Rund 100 von 500 Stühlen in der Pfinztalhalle blieben leer. Ebenso nutzten die Besucher nicht die vorgegebene eine Stunde, in der Fragen an die beiden gestellt werden konnten. Zum Anfang der von Bernhard Stobizter moderierten Vorstellungsrunde hatten die Kandidaten jeweils zehn Minuten Zeit, sich und ihr kommunalpolitisches Credo dem Wahlvolk vorzustellen.

Und darin unterschieden sich die Bewerber recht wesentlich. Bodner nutzte die Gunst der Stunde, auf Erreichtes und auf noch zu Erreichendes einzugehen.
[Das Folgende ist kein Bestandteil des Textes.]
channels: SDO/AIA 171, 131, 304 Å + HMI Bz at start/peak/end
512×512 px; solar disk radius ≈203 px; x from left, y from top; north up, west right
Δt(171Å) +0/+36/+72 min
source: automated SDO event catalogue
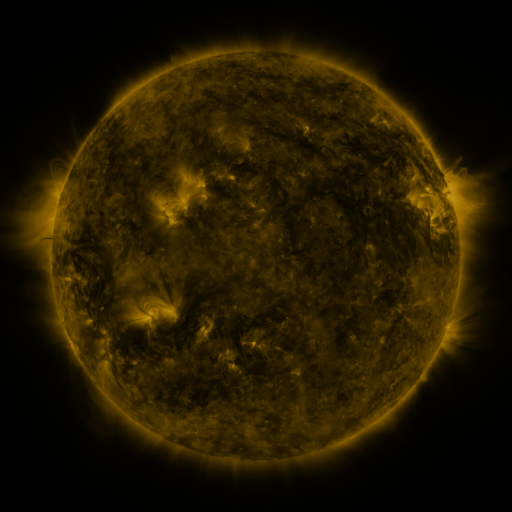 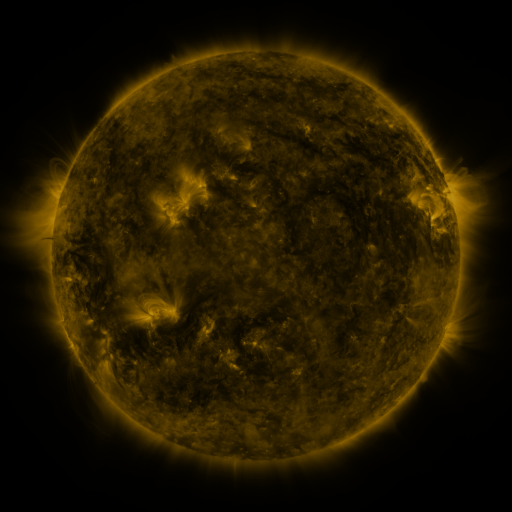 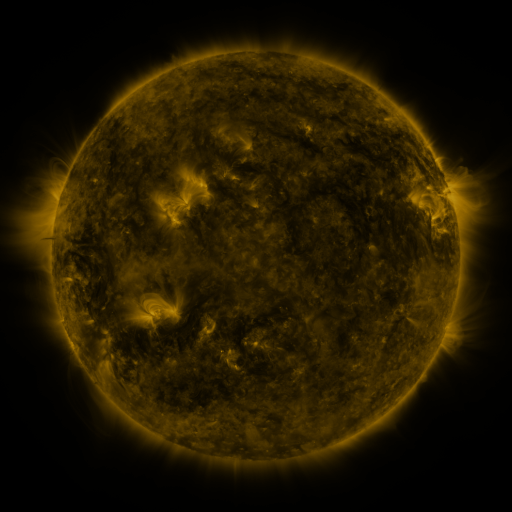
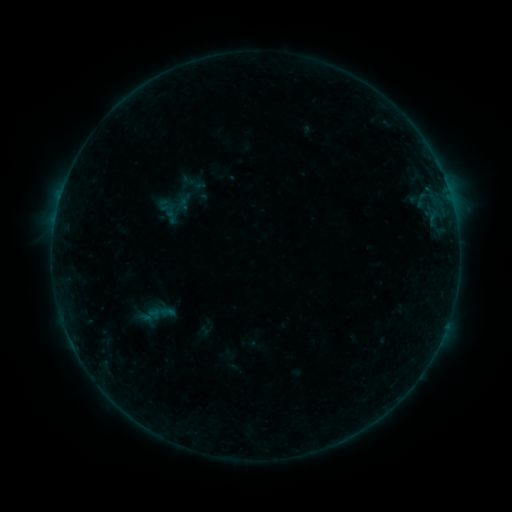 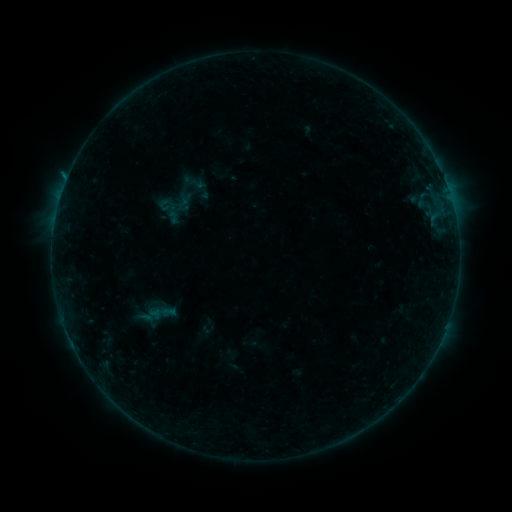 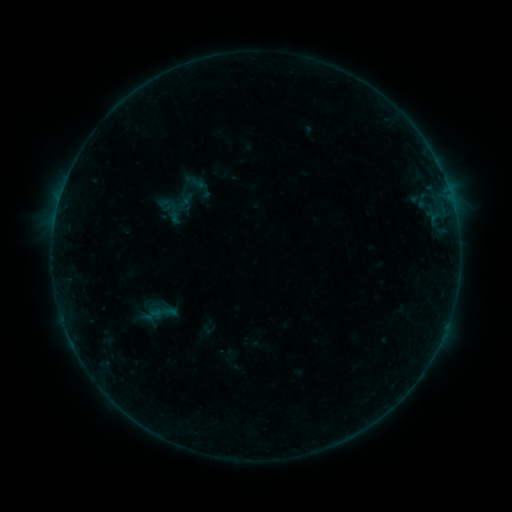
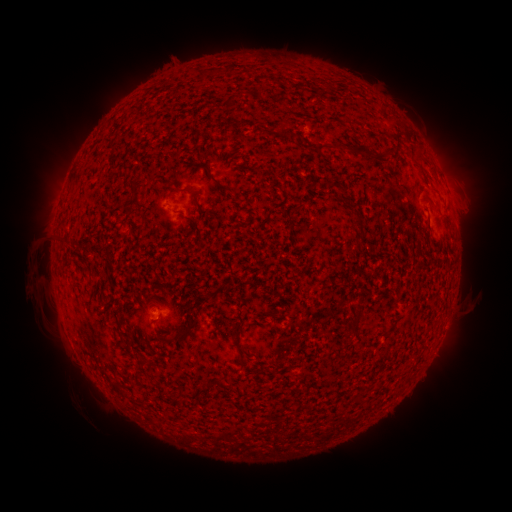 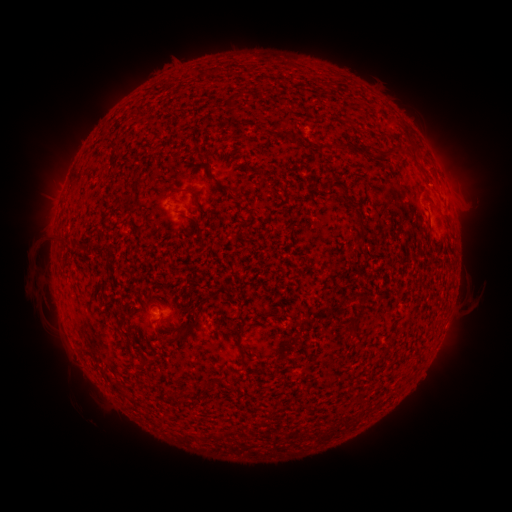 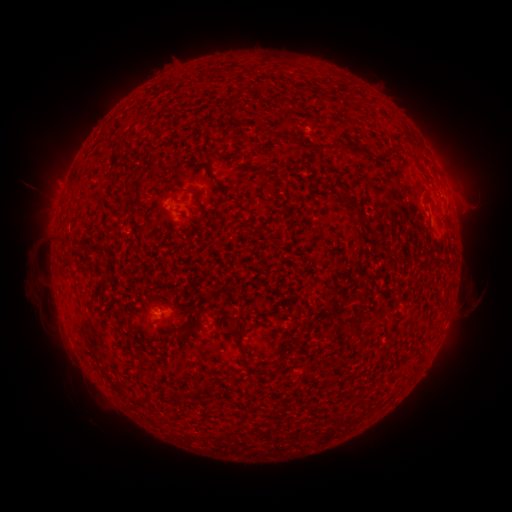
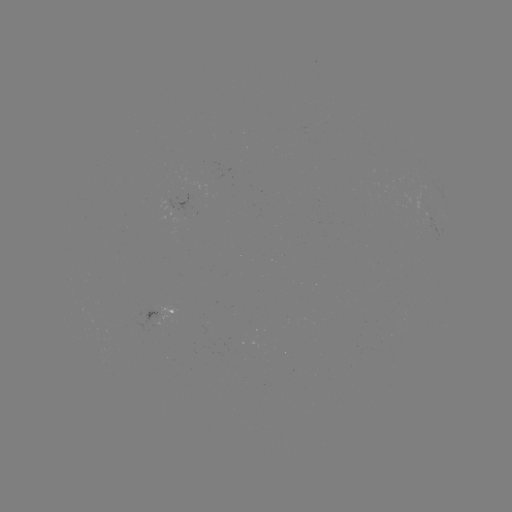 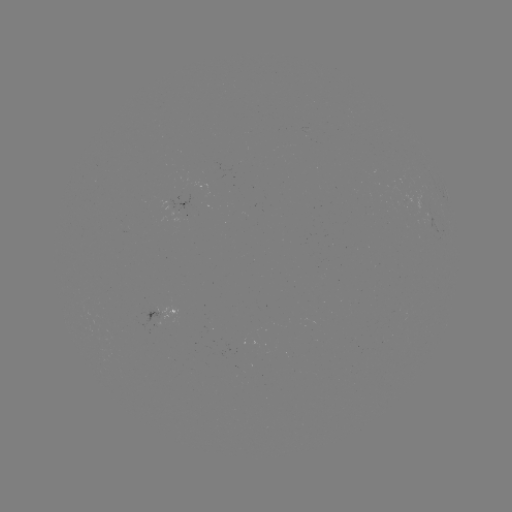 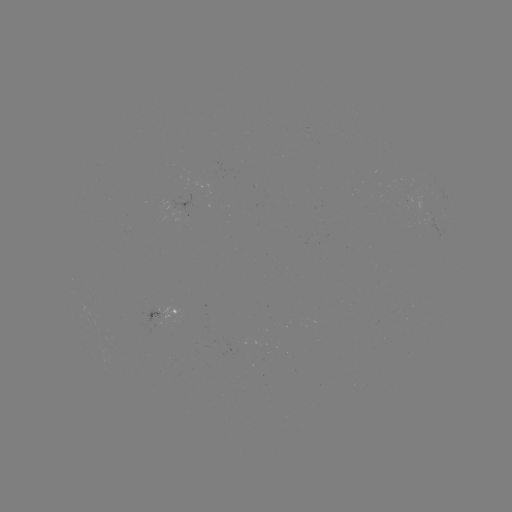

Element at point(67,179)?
B2.4 flare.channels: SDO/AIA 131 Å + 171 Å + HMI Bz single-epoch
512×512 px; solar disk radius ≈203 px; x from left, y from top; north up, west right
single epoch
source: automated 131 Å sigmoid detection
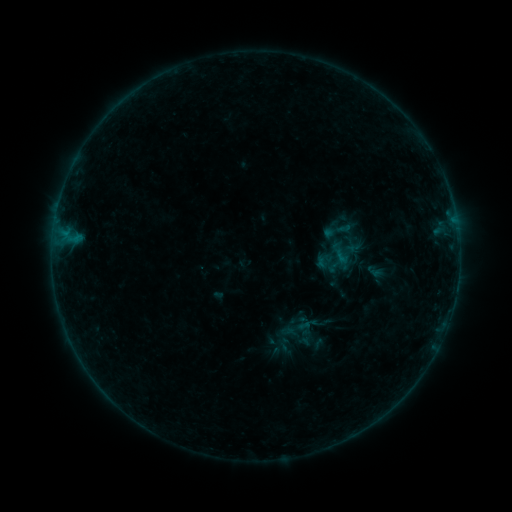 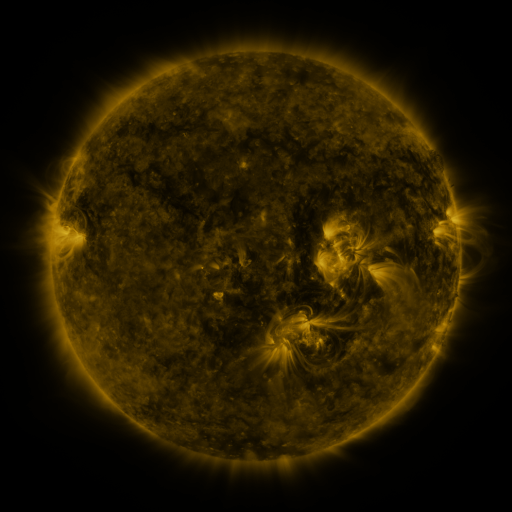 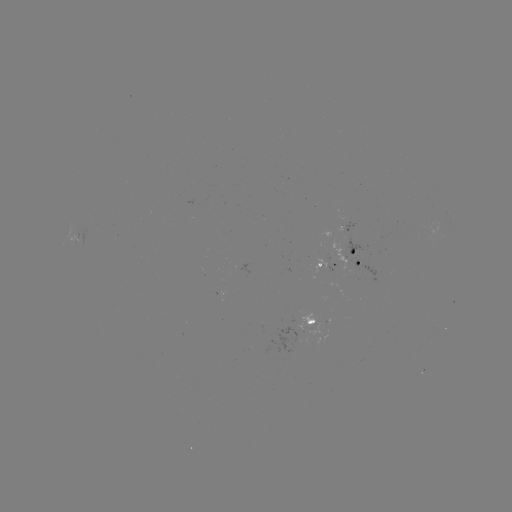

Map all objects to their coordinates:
sigmoid: <bbox>318, 215, 355, 246</bbox>
sigmoid: <bbox>333, 244, 359, 269</bbox>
Rund 500 Einzelmaßnahmen, die meisten zum Wohle von Pfinztal, seien in ihrer Amtszeit auf den Weg gebracht worden. In diesem Zusammenhang nannte sie kommunalpolitische Aufgaben wie Kinderbetreuung, Schulen, Senioren. Die Amtsinhaberin hob dabei immer wieder ihren „Arbeitsstil“ hervor, geprägt von „Wertschätzung, (parteipolitische) Unabhängigkeit und Verlässlichkeit“.

Ökologie, Digitalisierung

Als „parteilos und unabhängig“ bezeichnete sich ebenfalls Rose. Mit Blick auf Details, auf Visionen blieb er in seiner Vorstellung jedoch einiges schuldig. Umso ausgiebiger fielen seine Begrüßungs- und Dankesworte aus, die mehr als die Hälfte seiner zehnminütigen Redezeit ausmachten. Am Ende seiner Vorstellung sprach er sich für ein „ökologisches und nachhaltiges Pfinztal“ sowie für Digitalisierung aus, um dadurch auch über „Abfragen“ Stimmungsbilder von der Bevölkerung zu erfahren.

Unerträgliche Verkehrssituation

Dass es in der Fragerunde um die, so die Auffassung vieler Pfinztaler, „unerträgliche Verkehrssituation“ in Berghausen ging, überraschte kaum. Und spätestens bei diesem Thema sprachen die Kandidaten einhellig von „dicken Brettern“, die gebohrt werden müssten.

Abgesehen von der B 293 Umfahrung, deren Umsetzung noch dauern wird, hatten beiden keine wesentlichen und neuen Lösungsansätze in Sachen Pfinztaler Verkehrschaos parat. Bodner will immer wieder bei den übergeordneten (und zuständigen) Behörden vorsprechen, Rose will sich für eine Verbesserung des nicht gerade optimalen ÖPNV starkmachen.

Thema Schulden

Und was wollen sie gegen den Schuldenstand tun?, so eine weitere Frage. Den Haushalt zu konsolidieren, sei ein Mammutaufgabe, meinte Rose. Er setzt dabei auch auf Beteiligungsgesellschaften im Bereich der Fotovoltaik („Solardächer“). Bodner brach eine Lanze für die Schulden: Sie stehe dazu, zumal die Gemeinde dafür Gegenwerte geschaffen habe.

Termin
Die nächste Vorstellungsrunde ist Dienstag, 22. Oktober, ab 19 Uhr in der Kleinsteinbacher Hagwaldhalle.